Effective discovery requires a multi-layered strategy combining several techniques: telemetry scanning (implementing scanners in your cloud logging infrastructure to detect agent framework signatures), MCP monitoring (detecting Model Context Protocol servers running in your environment), network layer analysis (monitoring HTTP traffic for LLM signatures), and API-driven discovery (using the APIs of AI platforms like AWS Bedrock, GCP Vertex AI, or agent-building frameworks to query what's running). No single technique catches everything — a minimum of all four is recommended for comprehensive coverage.

Arthur's Agent Discovery & Governance (ADG) platform automates this process. It continuously scans compute environments across AWS, GCP, and other infrastructure to discover and catalog agents as they appear. Unregistered agents are flagged, and teams can quickly assign them to an application, designate an accountable owner, and apply the appropriate guardrails. The platform's federated architecture allows monitoring across different cloud environments from a single pane of glass — whether agents are running traditional ML, generative AI, or agentic workflows.

Customize governance per agent. One-size-fits-all policies fail for agentic AI. The governance policies for a customer service agent at an airline are fundamentally different from those for an inventory management agent in a warehouse or a healthcare EHR agent for patient intake. A customer service agent needs guardrails around PII, toxicity, and hallucination, plus evaluators for friendly tone and brand guideline adherence.

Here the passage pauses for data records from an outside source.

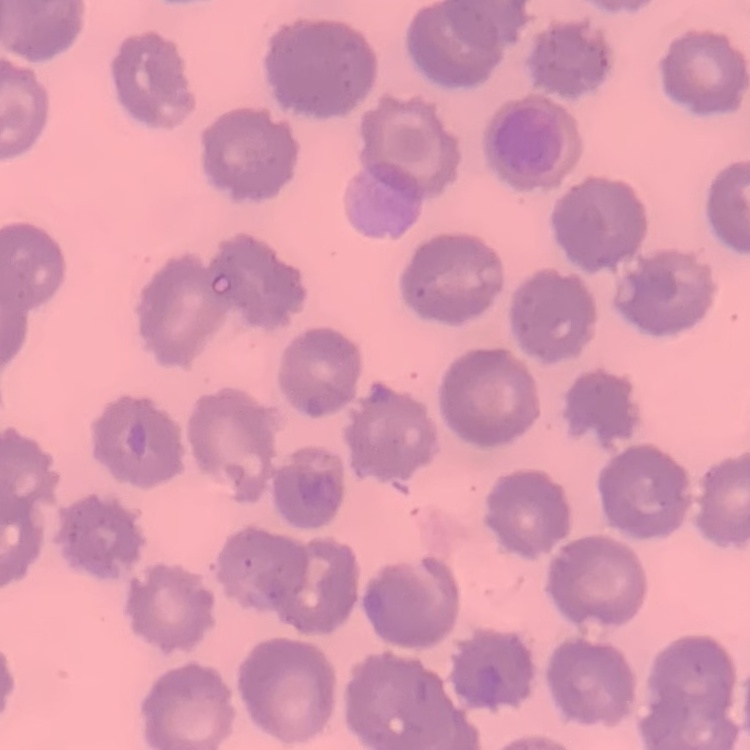 The erythrocytes exhibit no rouleaux formation. Field's or Giemsa stain. Square crop of a larger photomicrograph. Thin blood smear.Classify this cell by malaria status.
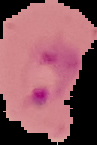
Parasitized.

Cell region segmented out of the field of view; the surrounding area is masked to black. From a thin blood smear. Image is 97×145 pixels.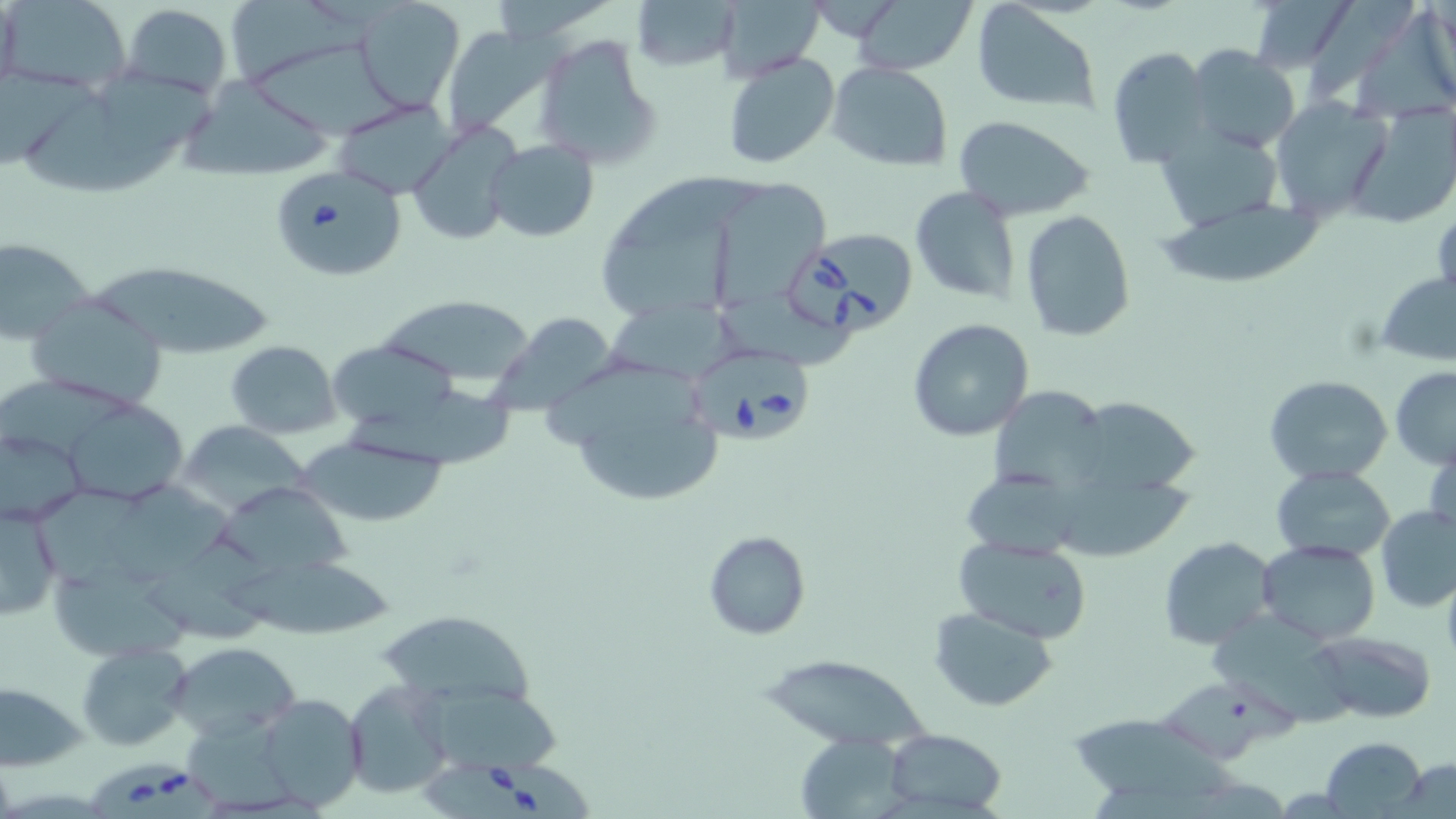

slide_level_diagnosis: Babesia divergens
modality: light microscopy
stain: May-Grünwald-Giemsa
babesia_divergens_infected_red_blood_cell_locations: 'approximate bounding boxes as (x1, y1, x2, y2) in pixels: (267, 164, 406, 283), (786, 224, 914, 335), (692, 341, 816, 445), (421, 755, 597, 819), (89, 760, 219, 819)'
magnification: 1000x
image_size: 1456×819 pixels
preparation: thin blood film
field_of_view: one of a larger specimen
uninfected_red_blood_cell_locations: 'approximate bounding boxes as (x1, y1, x2, y2) in pixels: (0, 0, 133, 93), (355, 0, 465, 111), (627, 0, 740, 73), (844, 0, 980, 74), (1250, 0, 1356, 75), (1305, 0, 1416, 99), (235, 1, 375, 85), (120, 2, 234, 99), (716, 2, 825, 78), (972, 4, 1098, 115), (1357, 13, 1456, 115), (439, 25, 556, 138), (534, 34, 662, 169), (252, 43, 407, 141), (1106, 46, 1212, 168), (1188, 46, 1300, 155), (720, 51, 840, 170), (825, 62, 953, 170), (0, 67, 101, 169), (98, 67, 227, 152), (184, 79, 337, 183), (30, 95, 180, 190), (1270, 97, 1394, 223), (332, 99, 455, 198), (1354, 103, 1456, 223), (951, 114, 1099, 222), (407, 121, 519, 245), (1154, 124, 1284, 230), (484, 139, 599, 241), (715, 178, 825, 306), (909, 185, 1023, 305), (1161, 197, 1327, 288), (603, 205, 735, 319), (1020, 209, 1137, 343), (0, 236, 96, 343), (85, 255, 276, 357), (1374, 268, 1456, 369), (378, 295, 538, 389), (724, 296, 863, 371), (27, 297, 167, 412), (489, 303, 627, 414), (602, 304, 741, 382), (907, 318, 1034, 441), (323, 338, 459, 437), (226, 340, 341, 439), (549, 361, 729, 508), (1391, 365, 1456, 469), (0, 374, 132, 460), (1264, 374, 1392, 485), (988, 383, 1111, 497), (346, 386, 514, 469), (1068, 396, 1204, 503), (67, 399, 186, 503), (174, 420, 310, 515), (0, 429, 88, 525), (1426, 430, 1456, 546), (301, 437, 449, 526), (1269, 464, 1397, 563), (962, 468, 1085, 559), (108, 473, 238, 581), (215, 478, 366, 577), (1061, 478, 1198, 561), (36, 483, 161, 590), (1, 503, 62, 622), (1376, 505, 1456, 613), (703, 531, 810, 639), (153, 532, 280, 643), (953, 536, 1095, 644), (1157, 536, 1278, 649), (1256, 539, 1382, 642), (223, 562, 398, 639), (54, 567, 197, 662), (928, 606, 1061, 711), (376, 610, 543, 708), (1209, 614, 1361, 728), (1309, 630, 1435, 723), (167, 641, 301, 739), (79, 643, 193, 750), (761, 652, 931, 752), (1164, 674, 1296, 767), (409, 675, 564, 779), (342, 677, 455, 801), (0, 683, 87, 771), (258, 692, 365, 812), (184, 707, 300, 811), (1071, 709, 1241, 797), (882, 727, 1007, 816), (796, 732, 909, 816), (1321, 736, 1428, 816), (1393, 759, 1456, 816)'Draw a bounding box around every Plasmodium parasite.
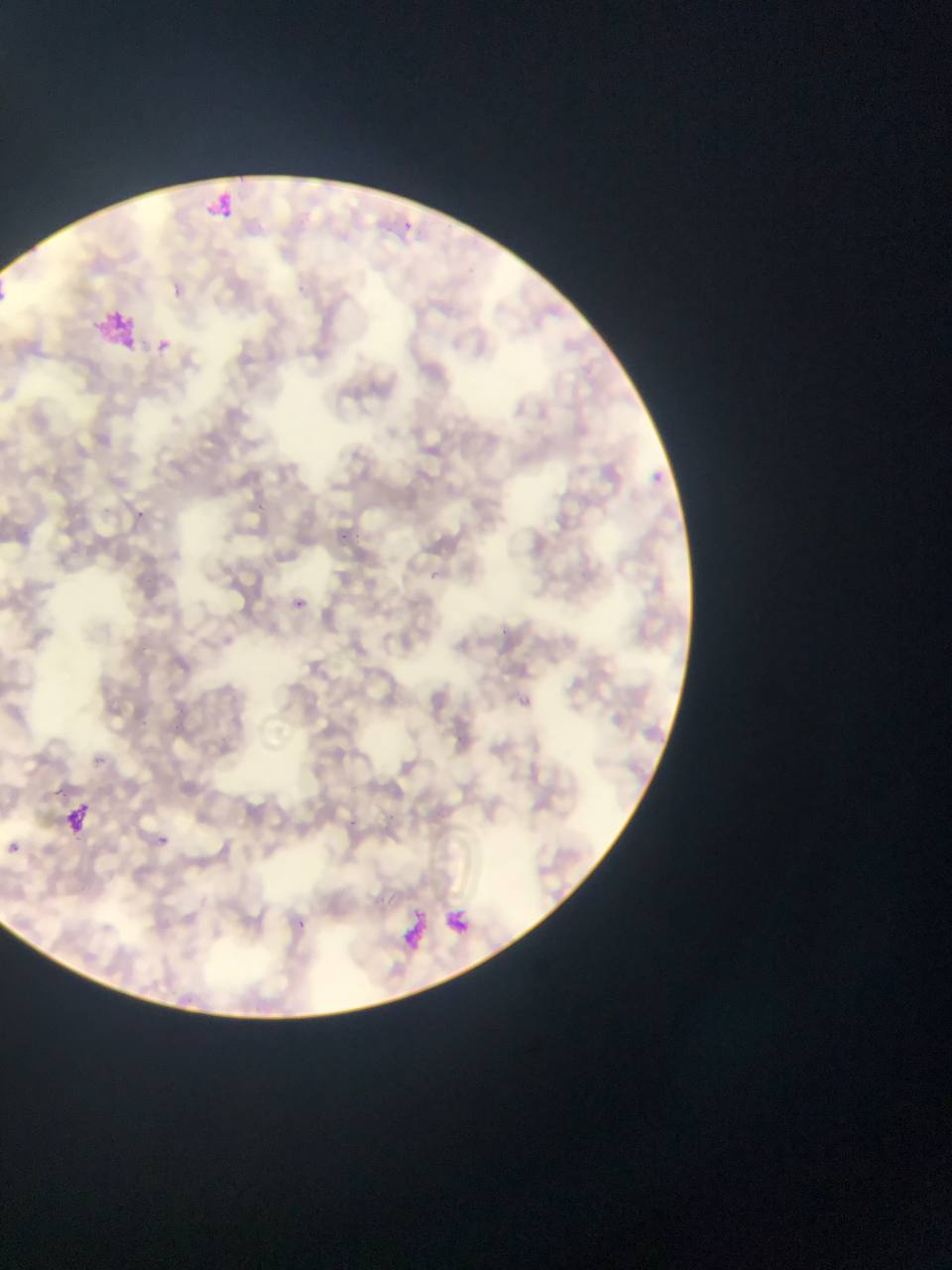
Approximate bounding boxes as (left, top, right, bottom) in pixels.
Plasmodium parasites: (391, 213, 421, 239), (157, 339, 170, 352), (646, 464, 683, 503), (293, 593, 318, 613), (518, 696, 531, 709), (151, 823, 176, 854), (9, 842, 20, 852), (291, 910, 310, 932).

Summary:
  - Artifact (stain precipitate or debris) locations: (203, 183, 234, 222), (96, 309, 137, 355), (58, 791, 97, 831), (446, 900, 496, 937), (402, 916, 430, 952)
  - Capture: mobile-phone photograph through a microscope
  - Country: Ghana
  - Preparation: thin blood smear
  - Field of view: single
  - Image size: 952×1270 pixels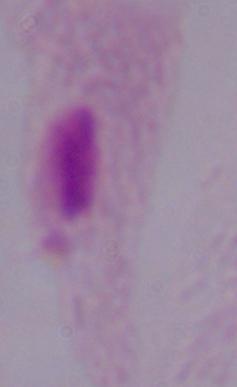

{
  "magnification": "1000x",
  "modality": "photomicrograph",
  "identification": "trichomonad"
}Give the position of every leukocyte visible.
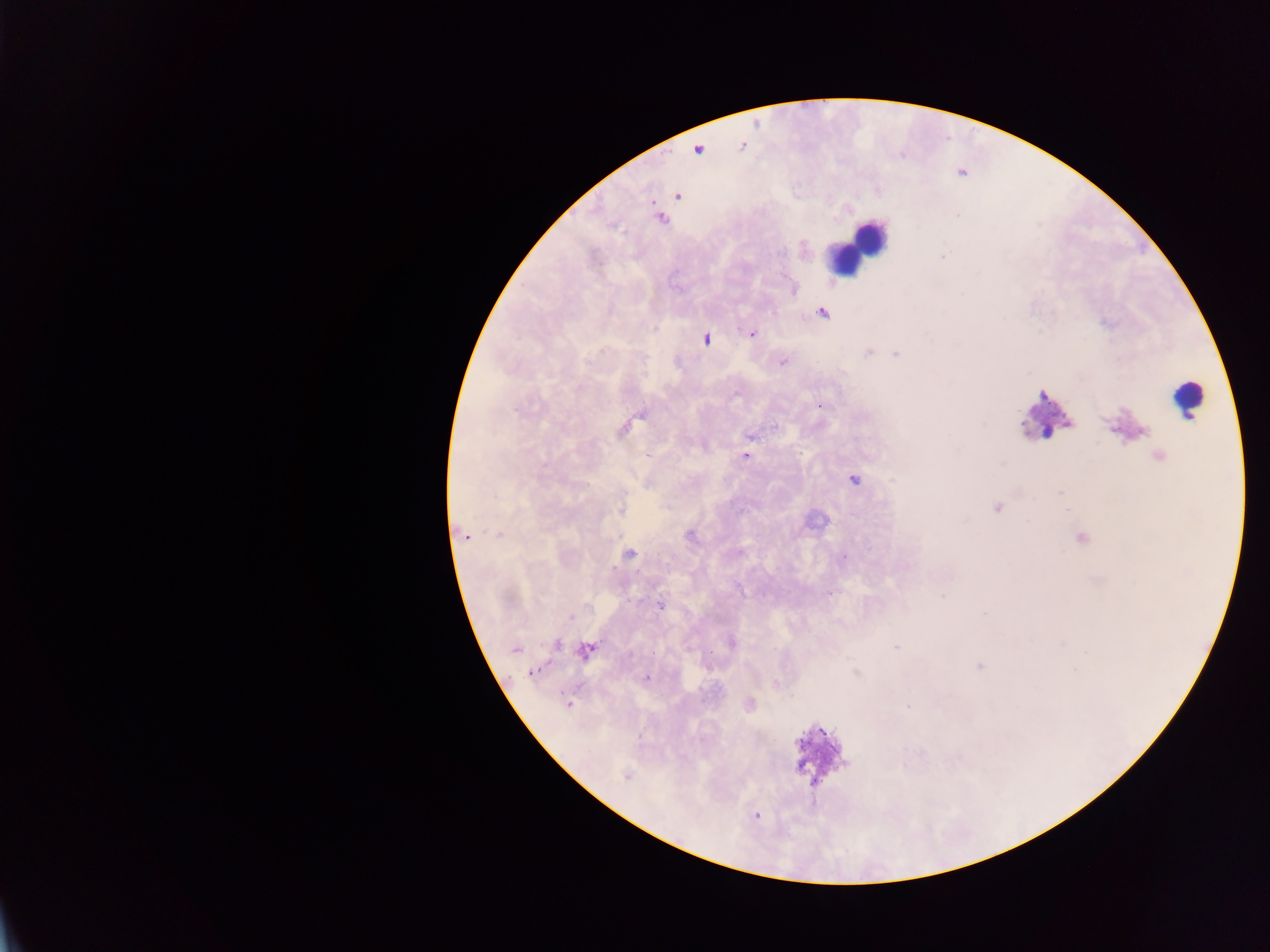

Approximate centers as (x, y) in pixels.
Leukocytes: (859, 243), (845, 260), (1187, 397), (1042, 410).

Summary:
  - Plasmodium parasite locations: (678, 196), (661, 219), (943, 256), (822, 313), (751, 333), (705, 339), (869, 352), (896, 353), (783, 362), (822, 405), (775, 426), (623, 428), (751, 436), (646, 454), (745, 456), (1159, 456), (854, 480), (1060, 492), (996, 508), (621, 509), (498, 534), (690, 535), (465, 537), (1082, 538), (629, 553), (843, 557), (943, 595), (660, 605), (571, 618), (731, 643), (557, 644), (896, 647), (515, 649), (585, 651), (979, 666), (533, 672), (646, 678), (775, 683), (568, 704), (750, 704), (907, 707), (626, 777), (756, 817)
  - Field of view: single
  - Image size: 1270×952 pixels
  - Country: Ghana
  - Preparation: thick blood smear
  - Capture: mobile-phone photograph through a microscopeComment on the morphology of the erythrocytes.
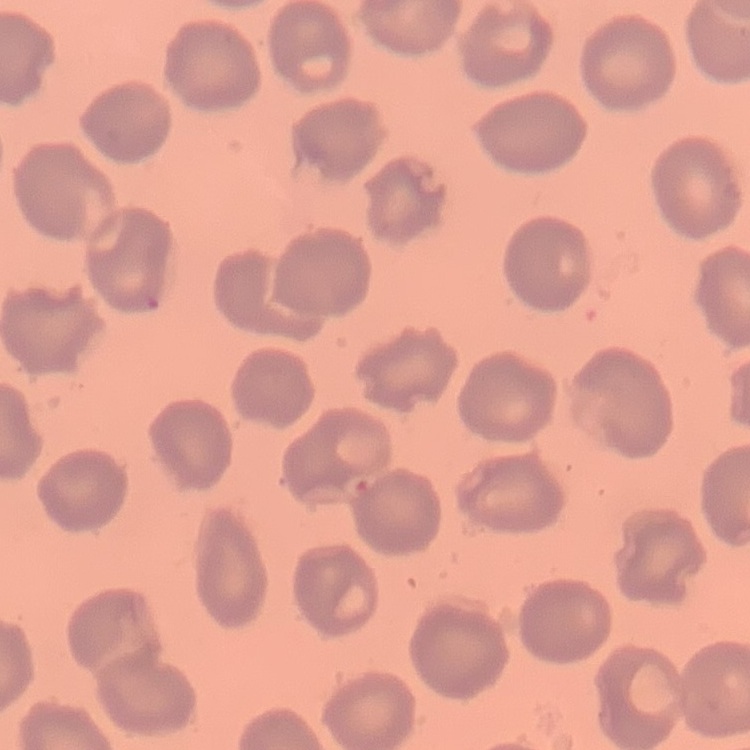

They show no rouleaux formation.

Thin blood smear. Square crop of a larger photomicrograph. Field's or Giemsa stain.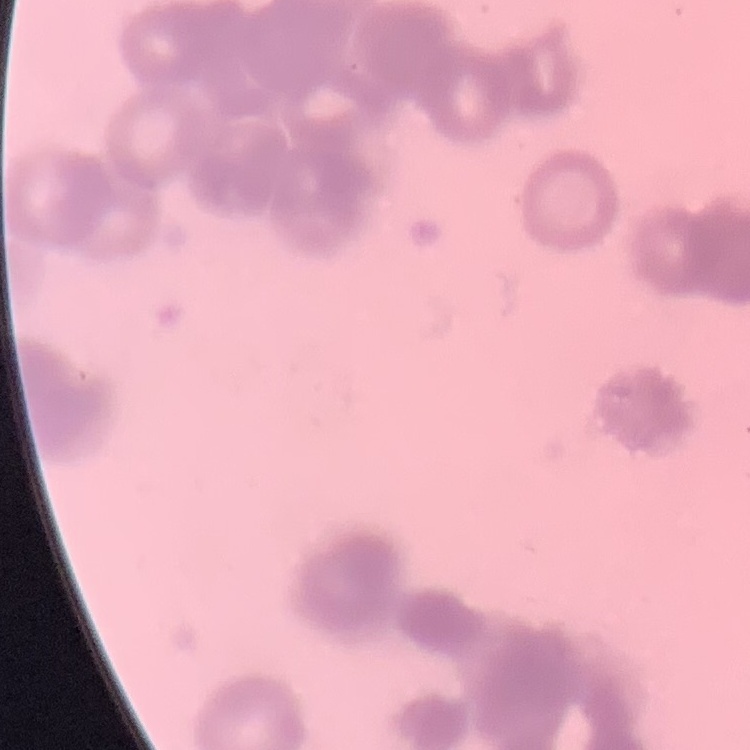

A warehouse agent needs prompt injection defense and SQL accuracy evaluators. A healthcare agent needs HIPAA-compliant data handling, clinical accuracy evaluators, and highly customizable sensitive data filters — because medical terminology that's appropriate in a hospital context would be flagged as harmful in a customer service context. Your governance platform needs to accommodate these differences while maintaining a unified view across the enterprise.

The Agent Development Flywheel

The practices in this guide aren't a checklist you complete once, they form a continuous cycle that makes your agents more reliable over time:

  1. Instrument your agent with tracing from day one so you have visibility into what it's actually doing.
  2. Evaluate production behavior with continuous evals that catch issues before your users do.
  3. Iterate on prompts, retrieval, and agent logic through controlled experiments validated against real failure cases.
  4. Ship with guardrails that intercept problems in real time, governance that ensures every agent has an owner, and the evidence security teams need to approve production rollouts.

The bottleneck for enterprise AI adoption in 2026 isn't the technology itself — it's trust. Organizations that build these practices into their agent development lifecycle move faster, not slower, because they have the visibility and control needed to push AI from pilot to production with confidence.

The era of ungoverned AI agents is ending. The organizations that thrive will be the ones that treat security and trust not as a tax on innovation, but as the foundation that makes innovation sustainable.